Repatha (evolocumab) was approved by the Food and Drug Administration in August for use in certain patients whose high levels of LDL, or bad cholesterol, have not responded to dietary and drug interventions. At full price the drug costs $14,100 per year.

Harvard Pilgrim Health Care (HPHC), which serves New England, estimates that 1 percent of its members will be eligible to take the drug, Joan Fallon, HPHC spokeswoman, told Bloomberg BNA in an interview Nov. 10.

Three Types of Discounts

The health plan negotiated three types of discounts for Repatha, Fallon said. HPHC will receive a discount simply for “preferring” Repatha, Fallon said. The health plan also will receive a rebate if the drug fails to lower the cholesterol in members to the degree indicated by the drug’s clinical trials, Fallon said. Finally, if more members end up using the drug than was anticipated during negotiations, HPHC also will receive a rebate, Fallon said.

Tyrone’s comment:  The pay-for-performance (PFP) model is better for payers than the fee-for-service model, but traditional PBMs will still take advantage of loopholes in this pricing model in order to hide cash flow from third-party payers.  Download my white paper to better understand the flow of money and opaque tactics employed by PBMs to disguise rebates.

Fallon declined to say how much the discount and rebates are worth and described that information as confidential aspects of its contract with Amgen.

The pharmacy benefits manager Express Scripts Holding Co. estimated that Repatha and similar drugs could cost $100 billion a year retail, given its high price and that 10 million or more Americans would be eligible for the drug. The cost to Medicare would be $27 billion, the Department of Health and Human Services estimated.

Other Arrangements 

The promise and high price of Repatha and other drugs, including some gene therapies, has sparked much debate among public and private payers about alternative pricing arrangements, including pay-for-performance and paying in installments.

For example, Spark Therapeutics Inc., of Philadelphia, is considering installment payments for its proposed gene therapy to treat blindness, and Bluebird Bio Inc., of Cambridge, Mass. is in discussions with insurers about alternative payment plans.

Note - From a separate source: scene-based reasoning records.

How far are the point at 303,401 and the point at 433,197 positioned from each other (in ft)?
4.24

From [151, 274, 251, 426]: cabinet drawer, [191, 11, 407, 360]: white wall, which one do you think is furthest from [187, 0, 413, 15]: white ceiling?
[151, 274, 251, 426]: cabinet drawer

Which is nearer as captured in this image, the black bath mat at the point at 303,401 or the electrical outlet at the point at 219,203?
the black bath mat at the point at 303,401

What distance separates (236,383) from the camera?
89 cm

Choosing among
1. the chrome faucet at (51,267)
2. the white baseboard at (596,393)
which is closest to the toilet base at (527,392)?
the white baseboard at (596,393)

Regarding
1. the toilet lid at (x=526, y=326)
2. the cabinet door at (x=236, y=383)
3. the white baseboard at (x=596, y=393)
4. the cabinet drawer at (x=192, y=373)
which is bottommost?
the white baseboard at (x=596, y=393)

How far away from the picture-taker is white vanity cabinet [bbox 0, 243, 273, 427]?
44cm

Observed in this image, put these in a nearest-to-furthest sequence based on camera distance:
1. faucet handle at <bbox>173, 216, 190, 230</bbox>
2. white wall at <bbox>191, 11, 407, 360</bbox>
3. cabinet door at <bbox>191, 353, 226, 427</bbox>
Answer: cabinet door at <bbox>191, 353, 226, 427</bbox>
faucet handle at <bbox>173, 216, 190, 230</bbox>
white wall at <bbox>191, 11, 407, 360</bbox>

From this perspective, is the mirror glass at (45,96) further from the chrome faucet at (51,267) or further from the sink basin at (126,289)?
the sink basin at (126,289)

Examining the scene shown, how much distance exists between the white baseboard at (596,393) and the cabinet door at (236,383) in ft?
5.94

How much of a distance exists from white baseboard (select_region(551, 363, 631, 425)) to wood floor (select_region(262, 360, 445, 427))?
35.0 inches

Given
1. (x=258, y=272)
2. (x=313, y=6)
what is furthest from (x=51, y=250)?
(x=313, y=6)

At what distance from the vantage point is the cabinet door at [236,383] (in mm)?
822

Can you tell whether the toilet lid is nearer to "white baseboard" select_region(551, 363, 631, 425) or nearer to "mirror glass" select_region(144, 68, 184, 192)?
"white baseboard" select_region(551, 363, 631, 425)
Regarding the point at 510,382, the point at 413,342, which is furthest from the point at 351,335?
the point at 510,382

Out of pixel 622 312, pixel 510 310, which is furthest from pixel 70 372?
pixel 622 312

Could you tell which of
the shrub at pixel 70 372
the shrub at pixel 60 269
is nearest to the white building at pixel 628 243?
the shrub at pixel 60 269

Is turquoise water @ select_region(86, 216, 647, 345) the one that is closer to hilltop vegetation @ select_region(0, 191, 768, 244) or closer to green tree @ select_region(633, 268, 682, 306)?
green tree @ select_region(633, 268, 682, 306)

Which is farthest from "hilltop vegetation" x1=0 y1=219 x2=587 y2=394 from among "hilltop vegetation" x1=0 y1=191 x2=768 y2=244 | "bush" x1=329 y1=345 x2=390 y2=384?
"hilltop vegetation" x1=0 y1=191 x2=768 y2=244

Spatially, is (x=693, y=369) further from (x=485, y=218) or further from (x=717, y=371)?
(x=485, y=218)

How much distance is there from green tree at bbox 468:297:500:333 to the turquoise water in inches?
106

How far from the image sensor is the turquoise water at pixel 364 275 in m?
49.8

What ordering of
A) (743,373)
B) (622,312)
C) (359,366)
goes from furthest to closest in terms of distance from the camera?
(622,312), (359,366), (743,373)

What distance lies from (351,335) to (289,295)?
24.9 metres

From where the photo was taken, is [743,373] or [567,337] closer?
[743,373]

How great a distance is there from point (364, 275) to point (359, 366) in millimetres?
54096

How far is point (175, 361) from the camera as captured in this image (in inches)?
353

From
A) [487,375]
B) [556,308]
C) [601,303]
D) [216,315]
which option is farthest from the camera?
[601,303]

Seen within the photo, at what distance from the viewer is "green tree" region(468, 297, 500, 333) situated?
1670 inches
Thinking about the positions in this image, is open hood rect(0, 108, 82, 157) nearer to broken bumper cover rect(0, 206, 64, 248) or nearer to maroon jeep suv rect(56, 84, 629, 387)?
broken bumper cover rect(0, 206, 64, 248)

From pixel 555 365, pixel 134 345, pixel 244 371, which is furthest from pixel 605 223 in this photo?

“Agreeing to pricing models that align payment with appropriate outcomes is critical if we are to better manage increasing drug costs. We take very seriously our responsibility to ensure that the dollars we spend on health care are used wisely and give our members access to the highest quality care,” Michael Sherman, HPHC chief medical officer, said in the Nov. 9 announcement.

Novartis Discount 

Novartis AG announced July 8 that it would offer a pay-for-performance discount to all U.S. insurers for its new drug to treat heart failure, Entresto. An Entresto prescription costs about $4,500 per year. A Novartis official predicted at the time that the industry would move toward more pay-for-performance arrangements.

Repatha is one of a class of new cholesterol busters called PCSK9 inhibitors that work differently from previous cholesterol-lowering drugs. The PCSK9 drugs inhibit a protein that blocks the body’s ability to clear bad cholesterol from the blood. Repatha is given by injection, two to four times a month. Research has associated high levels of LDL cholesterol with a higher risk of stroke and heart attack.